Apprendre et exercer le droit avec le jeu, une alternative supplémentaire à la formation des juristes ? Retour sur la thèse défendue lors de la première édition de la Legal Games Week, à laquelle CMS Francis Lefebvre Avocats a participé.

Intérêt de l’approche

L’organisation de la première Legal Games Week le 20 septembre 2019 dans les locaux de l’école des avocats du Grand Est (ERAGE) à Strasbourg, en partenariat avec l’association Open Law* Le Droit ouvert, était l’occasion de réunir des étudiants et des professionnels du droit afin de leur faire découvrir des initiatives mêlant innovation pédagogique et monde juridique. Cet évènement a notamment posé la question de l’intégration du jeu dans l’univers du droit.
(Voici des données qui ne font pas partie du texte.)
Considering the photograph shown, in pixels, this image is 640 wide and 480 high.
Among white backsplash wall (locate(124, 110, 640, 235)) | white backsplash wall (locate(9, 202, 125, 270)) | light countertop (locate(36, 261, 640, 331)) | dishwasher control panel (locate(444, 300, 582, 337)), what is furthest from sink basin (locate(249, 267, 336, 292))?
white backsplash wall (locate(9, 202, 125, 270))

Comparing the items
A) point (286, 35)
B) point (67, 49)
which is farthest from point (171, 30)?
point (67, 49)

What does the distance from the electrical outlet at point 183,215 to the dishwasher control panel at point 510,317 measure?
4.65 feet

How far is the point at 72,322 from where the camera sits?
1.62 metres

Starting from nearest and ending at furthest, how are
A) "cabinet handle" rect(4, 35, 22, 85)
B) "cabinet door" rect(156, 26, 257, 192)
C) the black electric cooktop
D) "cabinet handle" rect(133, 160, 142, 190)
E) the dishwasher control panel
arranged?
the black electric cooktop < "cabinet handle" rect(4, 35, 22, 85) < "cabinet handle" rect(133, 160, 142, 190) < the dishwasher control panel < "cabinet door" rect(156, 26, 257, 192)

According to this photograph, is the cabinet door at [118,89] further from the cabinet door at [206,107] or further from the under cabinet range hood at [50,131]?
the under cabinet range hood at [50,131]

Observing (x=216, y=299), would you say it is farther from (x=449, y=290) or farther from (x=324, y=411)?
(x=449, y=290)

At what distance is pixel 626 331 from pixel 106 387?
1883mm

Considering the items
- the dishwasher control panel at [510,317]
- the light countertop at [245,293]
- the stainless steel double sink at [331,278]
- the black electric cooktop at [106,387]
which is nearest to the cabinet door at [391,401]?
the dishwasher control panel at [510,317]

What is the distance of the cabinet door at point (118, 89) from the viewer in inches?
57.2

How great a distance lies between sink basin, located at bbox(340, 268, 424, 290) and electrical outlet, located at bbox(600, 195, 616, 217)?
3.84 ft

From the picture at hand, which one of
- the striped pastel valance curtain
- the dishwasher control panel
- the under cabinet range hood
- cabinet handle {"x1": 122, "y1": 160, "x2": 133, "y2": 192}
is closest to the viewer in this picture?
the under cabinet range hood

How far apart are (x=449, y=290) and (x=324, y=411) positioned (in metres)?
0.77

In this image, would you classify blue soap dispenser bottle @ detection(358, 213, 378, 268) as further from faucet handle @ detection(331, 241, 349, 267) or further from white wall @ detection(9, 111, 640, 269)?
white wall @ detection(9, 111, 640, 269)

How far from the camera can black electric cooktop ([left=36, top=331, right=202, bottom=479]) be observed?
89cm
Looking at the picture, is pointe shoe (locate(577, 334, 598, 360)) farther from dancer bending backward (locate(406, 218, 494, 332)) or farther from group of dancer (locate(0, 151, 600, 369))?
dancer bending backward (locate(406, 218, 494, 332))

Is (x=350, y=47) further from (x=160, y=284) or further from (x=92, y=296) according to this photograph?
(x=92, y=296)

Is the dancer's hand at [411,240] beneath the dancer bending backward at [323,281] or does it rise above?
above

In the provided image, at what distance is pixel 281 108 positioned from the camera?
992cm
Si le concept de « serious games », ces jeux dont la fonction dépasse le simple divertissement, n’a rien de neuf, ses applications juridiques interrogent la pertinence d’une possible ludification (gamification) du droit, c’est-à-dire de l’usage du jeu dans l’enseignement de la matière, mais aussi dans la pratique professionnelle. Plusieurs secteurs allant du marketing au recrutement, en passant par l'évaluation professionnelle ou les estimations de biens ou de prestations, proposent en effet ce genre d’exercice. Pour convaincre de l’intérêt de cette approche, une série d’intervenants se sont d’abord penchés sur les fondamentaux de l’apprentissage, avant d’étayer leur propos avec plusieurs illustrations pratiques.

L’optimisation de l’apprentissage par le jeu

Scénariser et animer l’apprentissage du droit offre une piste nouvelle pour capter l’attention des étudiants, toujours plus sollicités par les écrans, et parfois rétifs aux cours magistraux. A cet égard, certains chercheurs en neurosciences soutiennent que l’utilisation d’outils ludiques est susceptible d’offrir une nouvelle façon d’enseigner et d’apprendre le droit, et surtout d’en mémoriser les subtilités sur le long terme.

Comment apprend-on ? Quatre piliers ont été identifiés par les chercheurs : l’Attention, qui doit être ciblée pour être efficace, l’Engagement, qui nécessite d’être actif (le principe des jeux vidéo est calqué sur ce besoin d’engagement : on apprend au fur et à mesure du jeu de nouvelles fonctionnalités – déplacements, actions, âges – pour avancer), le Feedback, qui requiert d’être testé et de corriger ses erreurs et la Consolidation, qui postule d’apprendre sur le long terme.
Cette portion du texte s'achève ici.